O segundo dia seria o mais difícil de todos. Já na saída do acampamento, a areia fofa dificultava o movimento dos carros. Passamos por La Poma, ao lado dos vulcões Gemelos. A cidade original, com suas casas de adobe e tetos de palha, foi totalmente destruída por um terremoto em dezembro de 1930.

No segundo dia, a caravana enfrentou o trecho mais difícil da viagem. Além de terem que passar pela estrada mais alta da América do Sul, a caminho de Abra del Acay a areia fofa dificultava a viagem

Subindo, vamos para a montanha Abra del Acay, a estrada mais alta da América do Sul, 4.895 m acima do nivel do mar. Mesmo nesta época do ano, ainda vemos neve no Nevado del Acay com 5.950 m acima do mar.

Saímos da estrada e seguimos para marcar nos GPS a altitude de 5.000 metros e fotografar. Mas não pudemos fazer muitas imagens. É que o ar rarefeito provocou mal – estar em muitos de nós e várias pessoas da expedição precisaram de oxigênio para voltar ao normal. Esse distúrbio, chamado na região de “La Puna”, é causado pela diminuição de oxigênio que, por conseqüência, prejudica a oxigenação no cérebro. Um inconveniente esperado, mas desagradável.

Além dos Discovery dos jornalistas, o comboio era composto por mais cinco veículos, que levavam a grande equipe de apoio

Descemos para pernoitar em San Antonio de Los Cobres, uma cidade de mineiros e descendentes dos índios coya. Nas proximidades da cidade, existe um magnífico viaduto ferroviário chamado “La Polvorilla” construído na década de 30 a mais de 4.000 metros acima do nível do mar. De San Antonio de Los Cobres vamos para Salta por uma estrada secundária, acompanhando a Ruta Nacional 51 e a linha férrea do “Tren a las Nubes”. Essa ferrovia, que ligava Salta até Antofagasta, no litoral do Chile, demorou 20 anos para ser concluída.
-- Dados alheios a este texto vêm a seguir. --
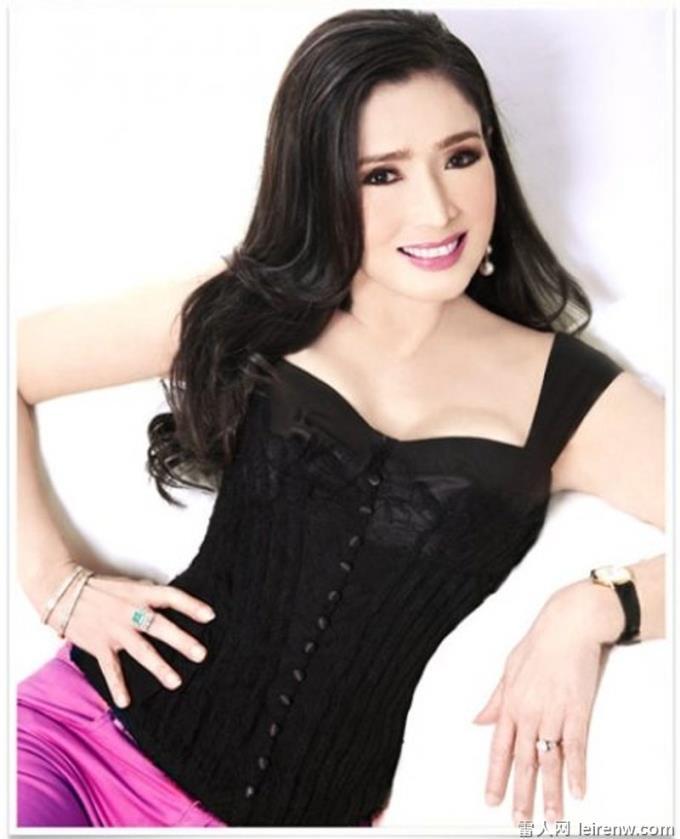 她 72 歲你信嗎?「泰國林志林」曾是環球小姐冠軍!金賢重依舊少女顏秘訣在于?
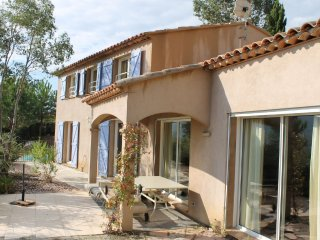 House in La Londe-les-Maures with Internet, Parking, Terrace, Garden (103619)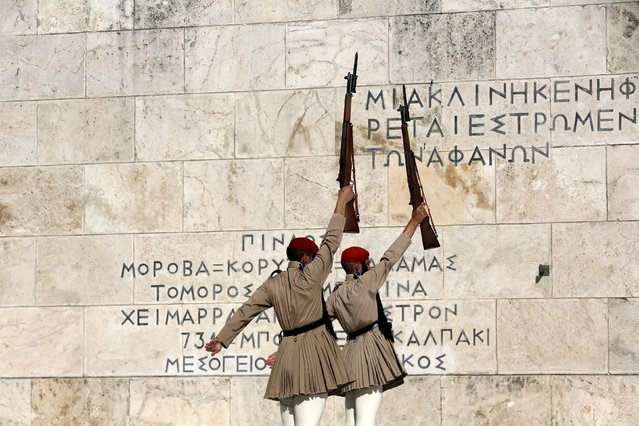 Members of the Greek Presidential guard conduct their ceremonial march in front of the Tomb of the Unknown Soldier in Athens, August 31, 2015. German Chancellor Angela Merkel said on Monday that Berlin expected Athens to stick to the reform pledges it made in exchange for a third bailout programme. (Photo by Alkis Konstantinidis/Reuters)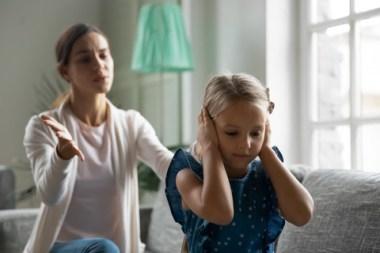 Mor som kjefter på datteren sin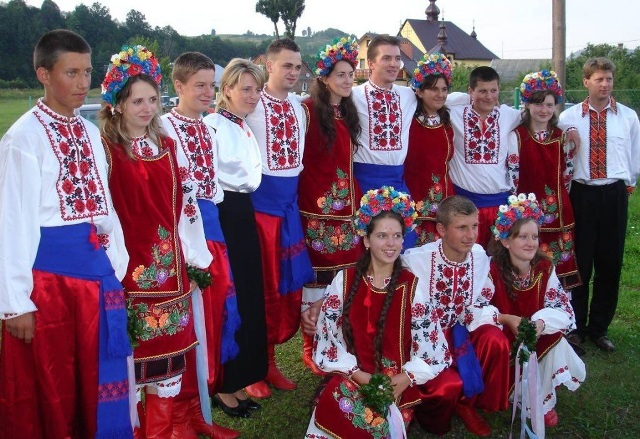 4947567_Narodi_projivaushie_v_Rossii_Ykrainci_135 (640x439, 151Kb)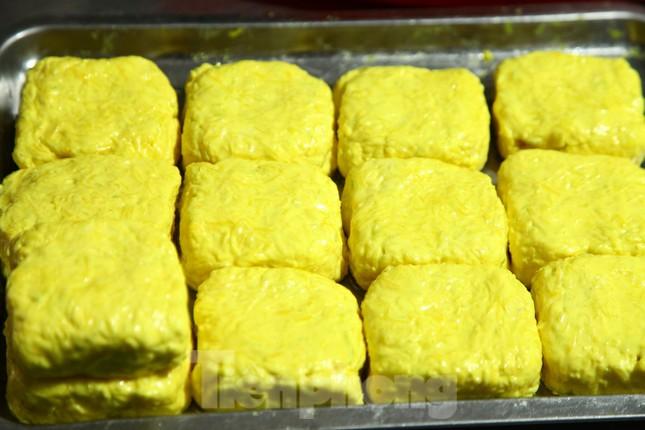 Làng nghề bánh phu thê ngon nức tiếng Bắc Ninh hối hả vào vụ Tết ảnh 13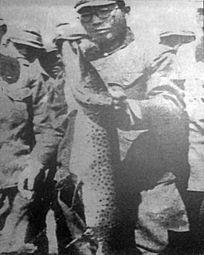 日本守备队士兵与乌苏里江大狗鱼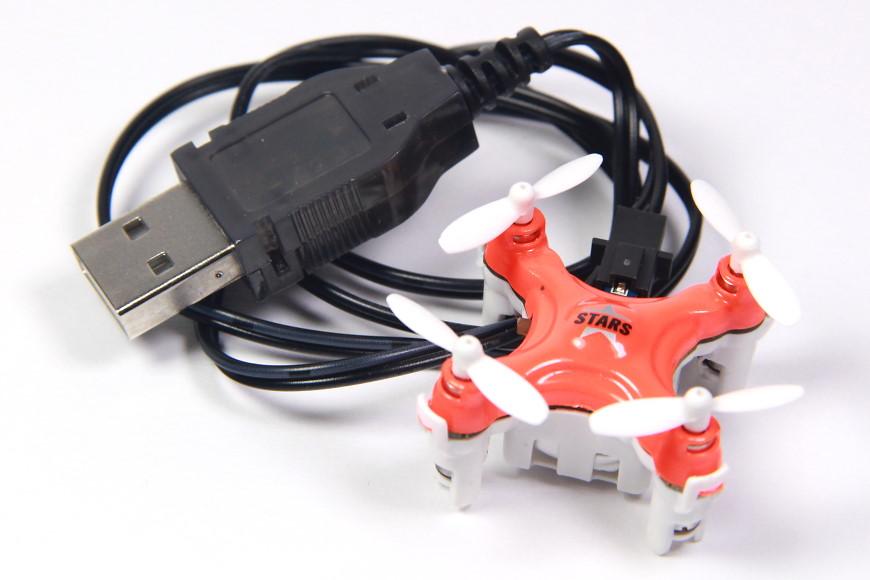 Cheerson CX-STARS: Zusammen mit USB-Ladekabel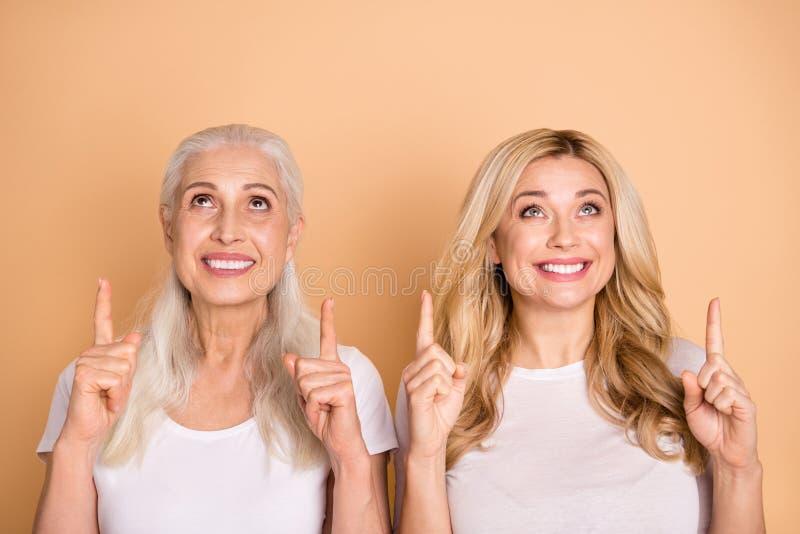 El retrato de satisfecho goza de señoras de los adultos que la manera sugiere que el actual anuncio de la extremidad indique para imagen de archivo libre de regalías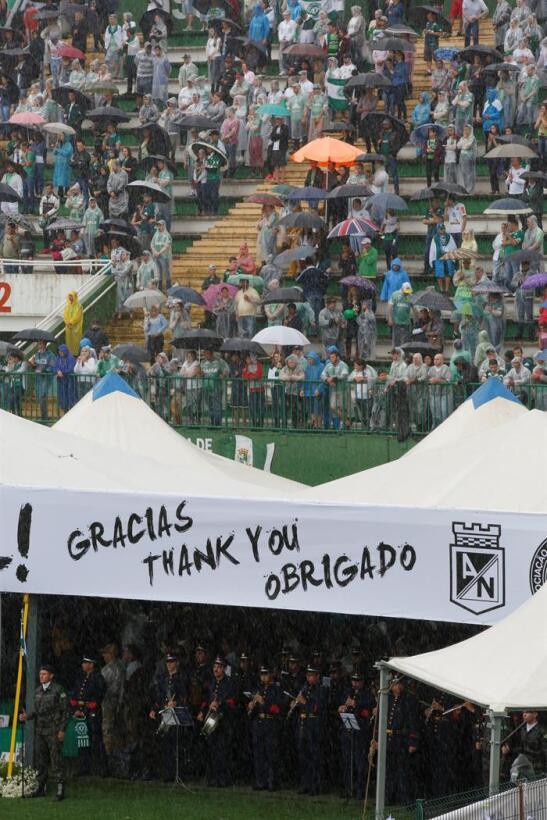 Sentido homenaje a víctimas del Chapecoense en velorio colectivo en Bras...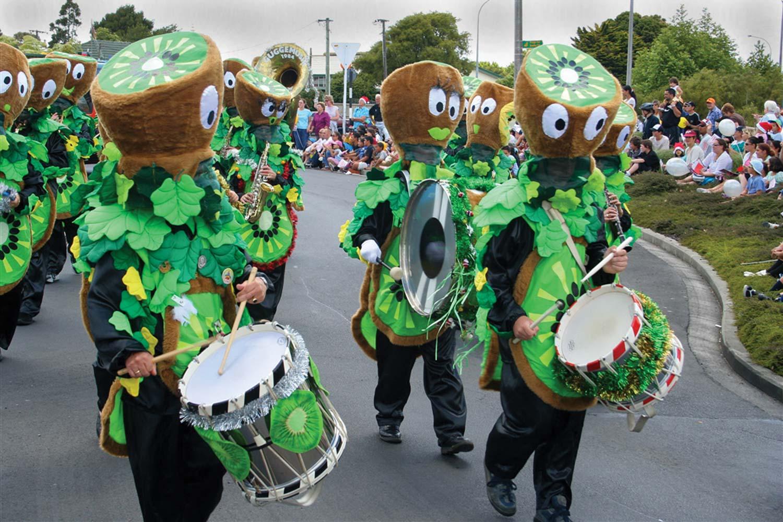 John B Turner: Kiwifruit band, Christmas Parade, Harbour View Road, December 2, 2005. (JBT6772)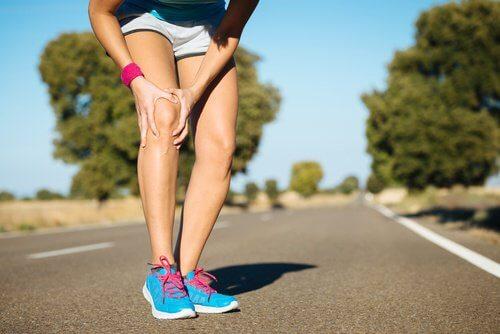 douleur au genou : choses à ne pas faire
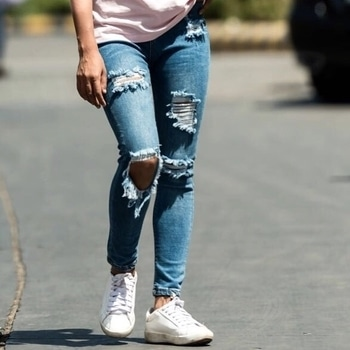 Life is Supposed to be Fun ✌🏻️and So is Fashion ✔️Let's your ripped denim Reflect your Personality ❤️  •I am going to publish this - WHAT TO WEAR WHEN KEEPING IS CASUAL •  Post Today 😘 Have a great day 💕  . . . . . . . . 😍 . . . . . . ••••••••••••••••••••••••••••••••••••• #angelmstyle #meenafashionblogger #meena #delhifashionblogger #delhibeautyblogger #delhitravelblogger #delhilifestyleblogger #fashionblogger #beautyblogger #travelblogger  #indianfashionblogger #fashiongram #delhigram #lookbook #ootdsubmit #wiw #ootd #fashionstylist #fitnessmotivation #roposostreetstyle #popxo #popxoblognetwork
Mil trabalhadores, escavando pedras com ferramentas simples, enfrentaram muito vento, neve e gelo até a sua conclusão.

Existe um trem turístico que faz o trajeto Salta-San Antonio na época de temporada. Na parte plana da estrada, quase no asfalto, uma vasta área com enormes cactos chama a atenção. Essas plantas, de todos os tamanhos, com suas penugens refletindo o dourado do sol, as serras e montanhas sem vegetação, os tons vermelhos, verdes e cinzas da terra, parecem mais uma pintura do que uma paisagem real. Será difícil esquecer essa paisagem da Quebrada Del Toro.

Nossa próxima parada, é em Santa Rosa de Tastil, local onde existe um sítio arqueológico. Estudos indicam que ali viveram cerca de 2.200 índios entre 1336 e 1479. A próxima e última cidade antes da chegada a Salta é Campo Quijano, que se intitula “El Portal de los Andes”. Sua estação ferroviária e a locomotiva a vapor que está estacionada na praça mostram a importância da cidade no apoio para quem vai seguir até a Cordilheira dos Andes. Mais 20 quilômetros de asfalto e chegamos a Salta, final do roteiro.

Excelente momento para apreciar alguns pratos locais, que são conhecidos em todo o país e pelo mundo. Muitas receitas são provenientes dos tempos coloniais e têm influência espanhola e indígena, com o uso de milho, batata e carnes de cordeiro, cabrito e lhama. Bom prêmio no final da jornada.